Included in the list of Tangible Assets:
- Stability – Unlike stocks and other paper investments, rare coins will never be worthless. A rare coin’s value is not correlated with precious metals prices, offering diversity not tied to your precious metals or equities portfolio.
- Privacy — We are not required to report your rare coin purchases or sales to the IRS or any government agency. This allows you to take your rare coin investments “off the grid”. Rare coins are a fantastic means of passing on wealth to loved ones as legacy wealth.
- Portability — Rare coins represent a large amount of value in a small space and can potentially hold several hundred thousand if not millions of dollars’ worth of rare coins.
- Profit — It is well known that a carefully chosen selection of rare coins based on rarity and population can show substantial appreciation over time. The supply and demand fundamentals are extraordinary.

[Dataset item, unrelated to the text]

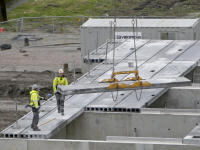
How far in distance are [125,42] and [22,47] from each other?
10738 millimetres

- Affordability — Rare coins can be acquired for all budgets.
Gold as insurance is real money while dollars are paper backed by escalating debt. If all the warning signs above are happening, and they are, it is a safe bet you should have gold in your portfolio. In addition to rare coins we always recommend physical gold and we always recommend Gold Eagles produced by the United States Mint. There is no shortage of different bars and coins produced by private and sovereign mints but here we stick to the basics.
Many in the know with silver are aware of the enacted historical ratio between gold and silver.
Coinage Act of April 2, 1792 SEC. 11. “And be it further enacted, That the proportional value of gold to silver in all coins which shall by law be current as money within the United States, shall be as fifteen to one”
If this ratio was to align again with gold at or above $1500 silver would be $100. A huge profit potential if this were to occur. In addition, silver is or could become the everyday currency in a post dollar environment.
Just like gold, we always recommend physical silver and we always recommend Silver Eagles produced by the United States Mint. There is no shortage of different bars and coins produced by private and sovereign mints but here, like gold, we stick to the basics.